Der 1. Bevollmächtigte Helmut Kreutzmann zollte in seinem Grußwort allen Jubilaren seine Wertschätzung und bezeichnete sie als starkes Bollwerk gegen Ausbeutung und voranschreitende Ungerechtigkeit. Außerdem seien sie ein Vorbild in der immer stärker werdenden IG Metall Olsberg. Diese sei 2018 auf 4135 Kolleginnen und Kollegen angewachsen. Im Jahresverlauf habe man bereits das 300. neue Mitglied begrüßen können.

In Verhandlungen viel erreicht

Ohnehin habe die IG Metall 2018 ein starkes Jahr hingelegt und in Tariffragen viel erreicht, so Kreutzmann. Vor allem bei der Wahloption, um acht freie Tage für Pflege, Kindererziehung oder bei belastenden Arbeitszeiten zu verhandeln, habe man ins Schwarze getroffen.
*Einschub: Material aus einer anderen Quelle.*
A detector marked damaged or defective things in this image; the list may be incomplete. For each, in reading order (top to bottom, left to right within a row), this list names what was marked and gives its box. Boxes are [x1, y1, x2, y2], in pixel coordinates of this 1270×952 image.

Außerdem hoffe er, dass sich in der großen Koalition bis zum Ende der Legislaturperiode noch einiges zum Guten bewege, zumal mit der Wiedereinführung der Parität bei den Krankenkassenbeiträgen ein Stück Gerechtigkeit wieder hergestellt worden sei.

„Wir machen das!“ Unter diesem Motto habe kürzlich im Olsberger Rathaus eine erfolgreiche Veranstaltung zum Thema Arbeitskräftemangel stattgefunden, die bei der Bundesagentur, der Politik, den Betriebsräten und auch bei den Arbeitgebern mehr als gut angekommen sei.
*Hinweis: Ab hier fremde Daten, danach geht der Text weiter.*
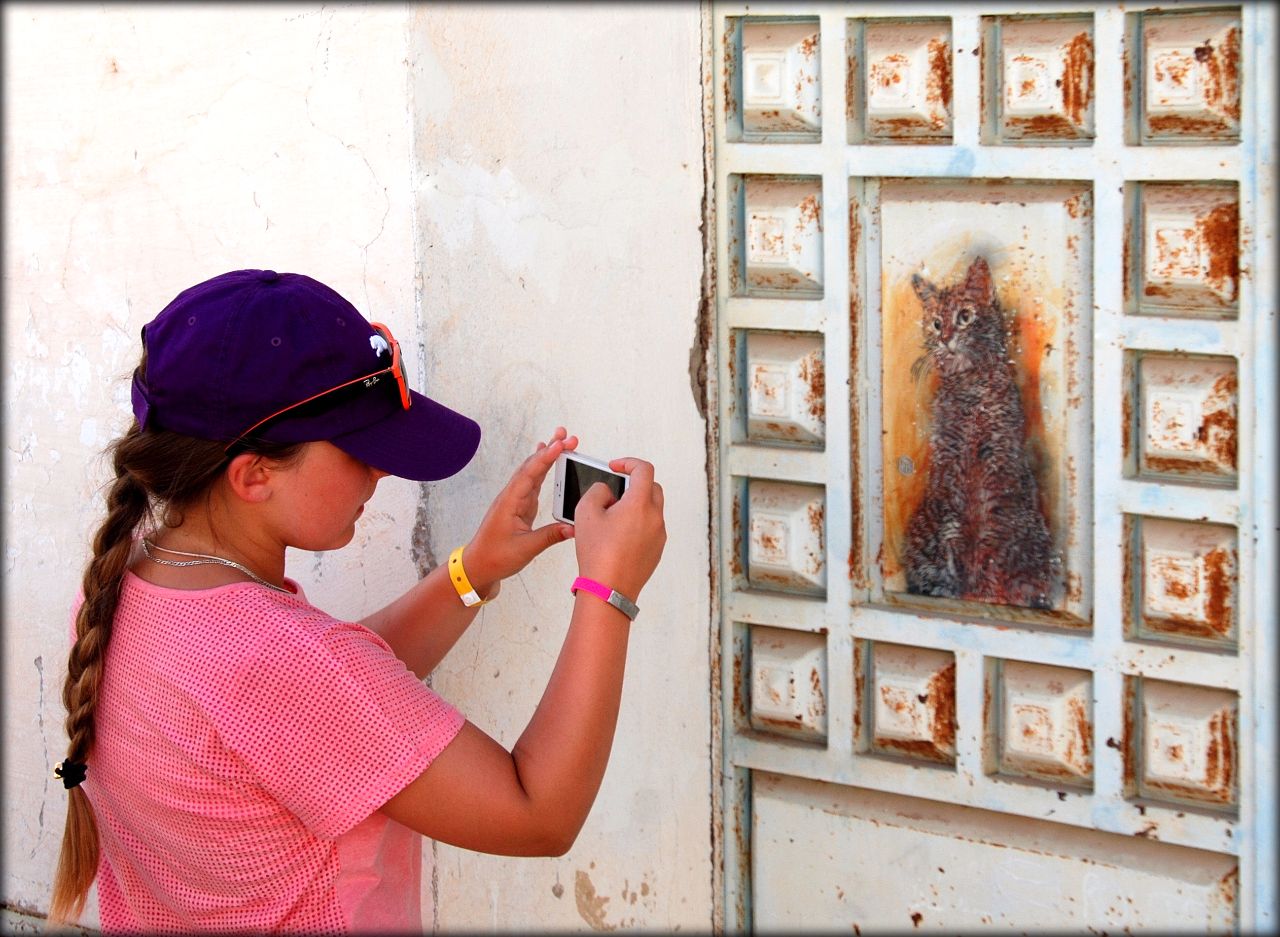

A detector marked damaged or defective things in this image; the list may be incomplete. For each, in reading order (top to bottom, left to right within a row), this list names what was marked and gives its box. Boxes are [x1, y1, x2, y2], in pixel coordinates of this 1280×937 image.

rusty metal door [704, 3, 1272, 932]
Betriebe brauchen Zuwanderung

Dabei sei mehr als deutlich geworden, dass man im Hochsauerland eine Zuwanderung von Arbeitskräften brauche, um die Abwanderung von Arbeitsplätzen zu verhindern. Kreutzmann: „Ich möchte nicht, dass Arbeitgeber ihre Betriebe verlagern, weil Arbeitskräfte fehlen.“ Auch sei die Idee, jene Arbeitgeber auszuzeichnen, die unter anderem ihre Tarifverträge einhalten, sowie Betriebsräte und Jugendvertretungen akzeptieren, gut angekommen (wir berichteten).
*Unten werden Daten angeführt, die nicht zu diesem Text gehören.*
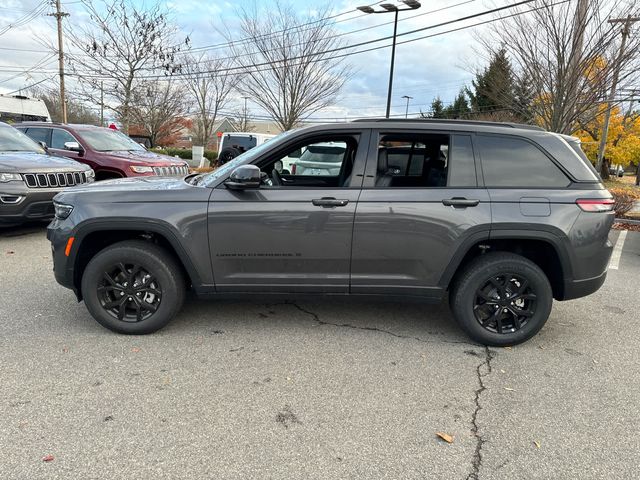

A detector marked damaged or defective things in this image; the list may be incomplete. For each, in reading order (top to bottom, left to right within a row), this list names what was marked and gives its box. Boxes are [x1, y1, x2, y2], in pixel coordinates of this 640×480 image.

pavement crack [284, 304, 476, 344]
pavement crack [468, 346, 498, 478]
Einsatz für moderne Arbeitszeiten

„Das ist eine hohe Wertschätzung für die Unternehmen“ – das hoben sowohl Olsbergs Bürgermeister Wolfgang Fischer, der heimische Bundestagsabgeordnete Dirk Wiese (SPD) und der Landtagsabgeordnete Matthias Kerkhoff (CDU) in ihren Grußworten hervor.

In seiner Festansprache bezeichnete der Regionalvorsitzende des Deutschen Gewerkschaftsbundes (DGB), Ingo Degenhardt, das Jahr 2018 als ein historisches Jahr für die IG Metall. Erstmals seit 34 Jahren sei wieder für modernere Arbeitszeiten gekämpft worden, für Arbeitszeiten, die sich den Lebensumständen der Beschäftigten anpassen. Damals habe man für die 35-Stunden-Woche gestreikt.